Уже который день подряд Город дождей оправдывал своё название. Его славное низкое небо не уставало изливать из себя капли холодной влаги на головы хмурых прохожих. Однако же это никак не могло послужить причиной для кого-то из них перестать куда-то спешить и зачем-то суетиться. Закон муравейника суров и непреклонен. Сломить его лучше и не пытаться! Но зато можно попробовать перехитрить. Прикинуться, что ты такой же как все и тоже один из его винтиков, – деталька этого механизма по имени социум.
Вот так и у нашего героя никогда не получалось стать частью чего-то большего.

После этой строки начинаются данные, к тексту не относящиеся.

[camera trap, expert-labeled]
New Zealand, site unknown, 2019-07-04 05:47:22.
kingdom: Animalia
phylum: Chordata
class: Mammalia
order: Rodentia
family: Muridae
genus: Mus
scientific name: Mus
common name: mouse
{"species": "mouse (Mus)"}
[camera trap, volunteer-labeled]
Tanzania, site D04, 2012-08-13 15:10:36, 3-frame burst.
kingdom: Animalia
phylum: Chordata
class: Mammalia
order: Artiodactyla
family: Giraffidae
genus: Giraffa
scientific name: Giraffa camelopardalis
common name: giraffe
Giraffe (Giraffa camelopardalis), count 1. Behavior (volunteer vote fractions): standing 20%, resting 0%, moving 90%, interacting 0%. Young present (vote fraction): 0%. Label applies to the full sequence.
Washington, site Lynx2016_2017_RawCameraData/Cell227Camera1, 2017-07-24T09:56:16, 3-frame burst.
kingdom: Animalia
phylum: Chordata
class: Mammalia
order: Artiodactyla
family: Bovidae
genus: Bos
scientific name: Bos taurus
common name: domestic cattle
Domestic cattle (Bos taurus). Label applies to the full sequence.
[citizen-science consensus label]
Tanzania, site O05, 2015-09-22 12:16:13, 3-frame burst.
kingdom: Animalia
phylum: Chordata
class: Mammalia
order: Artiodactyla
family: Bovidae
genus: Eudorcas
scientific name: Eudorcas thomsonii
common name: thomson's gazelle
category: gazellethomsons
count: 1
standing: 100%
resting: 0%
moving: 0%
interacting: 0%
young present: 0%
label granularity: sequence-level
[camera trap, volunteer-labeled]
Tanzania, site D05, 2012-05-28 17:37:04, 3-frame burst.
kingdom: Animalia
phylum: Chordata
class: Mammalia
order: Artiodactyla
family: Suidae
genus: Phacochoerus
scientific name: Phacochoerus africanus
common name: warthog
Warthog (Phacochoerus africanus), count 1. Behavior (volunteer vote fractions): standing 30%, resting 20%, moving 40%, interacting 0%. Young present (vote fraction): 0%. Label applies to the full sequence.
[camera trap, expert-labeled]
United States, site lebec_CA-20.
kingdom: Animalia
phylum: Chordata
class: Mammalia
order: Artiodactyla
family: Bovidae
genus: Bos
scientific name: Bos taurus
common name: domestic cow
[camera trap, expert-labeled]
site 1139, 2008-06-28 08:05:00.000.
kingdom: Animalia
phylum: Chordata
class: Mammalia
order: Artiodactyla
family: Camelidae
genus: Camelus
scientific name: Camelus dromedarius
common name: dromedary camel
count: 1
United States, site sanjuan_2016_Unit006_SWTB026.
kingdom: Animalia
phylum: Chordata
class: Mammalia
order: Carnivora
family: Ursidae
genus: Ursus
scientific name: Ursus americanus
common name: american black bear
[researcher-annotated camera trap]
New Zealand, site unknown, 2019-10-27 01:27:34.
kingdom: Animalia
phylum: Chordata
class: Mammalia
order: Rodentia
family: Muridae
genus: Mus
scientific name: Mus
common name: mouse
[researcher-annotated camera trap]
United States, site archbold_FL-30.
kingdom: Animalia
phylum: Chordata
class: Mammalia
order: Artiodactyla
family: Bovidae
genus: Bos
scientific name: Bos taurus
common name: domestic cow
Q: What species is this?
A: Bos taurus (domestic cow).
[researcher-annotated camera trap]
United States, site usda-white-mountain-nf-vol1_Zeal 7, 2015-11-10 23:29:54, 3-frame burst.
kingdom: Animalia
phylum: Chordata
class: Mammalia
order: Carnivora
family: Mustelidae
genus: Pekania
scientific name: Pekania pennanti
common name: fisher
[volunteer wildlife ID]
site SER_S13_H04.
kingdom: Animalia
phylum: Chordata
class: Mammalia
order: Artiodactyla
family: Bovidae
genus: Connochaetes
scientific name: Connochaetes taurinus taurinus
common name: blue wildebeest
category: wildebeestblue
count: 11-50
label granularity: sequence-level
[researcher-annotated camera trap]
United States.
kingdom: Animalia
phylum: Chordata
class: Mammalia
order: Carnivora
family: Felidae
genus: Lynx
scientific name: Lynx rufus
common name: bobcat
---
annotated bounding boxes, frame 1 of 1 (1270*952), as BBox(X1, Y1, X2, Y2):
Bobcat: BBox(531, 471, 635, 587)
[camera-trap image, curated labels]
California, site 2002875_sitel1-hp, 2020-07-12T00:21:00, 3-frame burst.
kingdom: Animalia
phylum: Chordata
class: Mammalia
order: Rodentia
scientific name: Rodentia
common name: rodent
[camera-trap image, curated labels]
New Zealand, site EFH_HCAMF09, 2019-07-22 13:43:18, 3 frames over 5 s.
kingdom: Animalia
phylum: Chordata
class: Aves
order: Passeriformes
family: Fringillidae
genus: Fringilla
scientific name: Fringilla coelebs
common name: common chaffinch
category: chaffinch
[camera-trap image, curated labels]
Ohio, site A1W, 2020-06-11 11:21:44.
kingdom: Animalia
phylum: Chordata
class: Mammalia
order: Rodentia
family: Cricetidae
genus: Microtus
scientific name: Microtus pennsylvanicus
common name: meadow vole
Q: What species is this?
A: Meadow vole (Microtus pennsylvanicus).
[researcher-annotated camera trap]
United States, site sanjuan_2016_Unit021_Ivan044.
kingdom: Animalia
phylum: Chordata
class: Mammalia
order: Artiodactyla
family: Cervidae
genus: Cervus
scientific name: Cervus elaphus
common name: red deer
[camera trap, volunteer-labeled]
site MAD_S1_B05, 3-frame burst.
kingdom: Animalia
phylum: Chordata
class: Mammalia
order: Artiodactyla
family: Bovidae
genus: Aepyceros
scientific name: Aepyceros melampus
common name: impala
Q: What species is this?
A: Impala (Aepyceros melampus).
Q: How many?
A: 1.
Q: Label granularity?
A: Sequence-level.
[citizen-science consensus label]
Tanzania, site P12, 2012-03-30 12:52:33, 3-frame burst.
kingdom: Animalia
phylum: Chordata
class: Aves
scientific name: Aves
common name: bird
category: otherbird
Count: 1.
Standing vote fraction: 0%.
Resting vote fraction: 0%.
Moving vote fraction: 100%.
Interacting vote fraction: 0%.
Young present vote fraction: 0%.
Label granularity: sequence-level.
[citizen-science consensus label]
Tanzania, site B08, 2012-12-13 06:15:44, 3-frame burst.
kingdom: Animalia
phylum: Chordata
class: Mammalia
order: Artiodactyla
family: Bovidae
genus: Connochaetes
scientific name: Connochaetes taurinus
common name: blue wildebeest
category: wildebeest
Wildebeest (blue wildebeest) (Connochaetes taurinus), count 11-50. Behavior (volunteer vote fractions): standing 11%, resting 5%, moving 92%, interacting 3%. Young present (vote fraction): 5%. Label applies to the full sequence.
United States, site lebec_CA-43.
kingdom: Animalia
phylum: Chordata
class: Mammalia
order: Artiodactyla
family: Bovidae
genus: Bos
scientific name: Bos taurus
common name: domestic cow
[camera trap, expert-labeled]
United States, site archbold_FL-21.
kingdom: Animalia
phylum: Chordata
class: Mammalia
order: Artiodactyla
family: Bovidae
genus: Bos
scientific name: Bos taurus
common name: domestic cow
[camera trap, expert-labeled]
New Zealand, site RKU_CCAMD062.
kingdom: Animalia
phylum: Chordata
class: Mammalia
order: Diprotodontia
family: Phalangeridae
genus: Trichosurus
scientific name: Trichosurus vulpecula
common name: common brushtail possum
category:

Раствориться в дружном порыве созидании общего дела. Как бы он не старался. А единственно, что удавалось, так это мимикрировать кое-как под общую массу. Да и то далеко не всегда. И причина находилась, конечно же, в нём самом. В его ярко выраженной интроверсивности. Всё внешнее интересовало его лишь так, постольку-поскольку. Зато внутренний голод был неуёмен! И пусть это прозвучит пафосно, но заботы его простирались в область глобального. В чём смысл жизни, что есть смерть и как понимать бессмертие? – Вот то, что волновало его по-настоящему. Всю жизнь он искал ответы на эти вопросы. А поэтому и имя ему мы дадим – Искатель.
И сейчас он и направлялся туда, где надеялся эти ответы получить. Проводником же ему взялся стать человек, успевший забыть столько, сколько многим не под силу узнать и за всю их жизнь. А посему его мы назовём – Знатоком.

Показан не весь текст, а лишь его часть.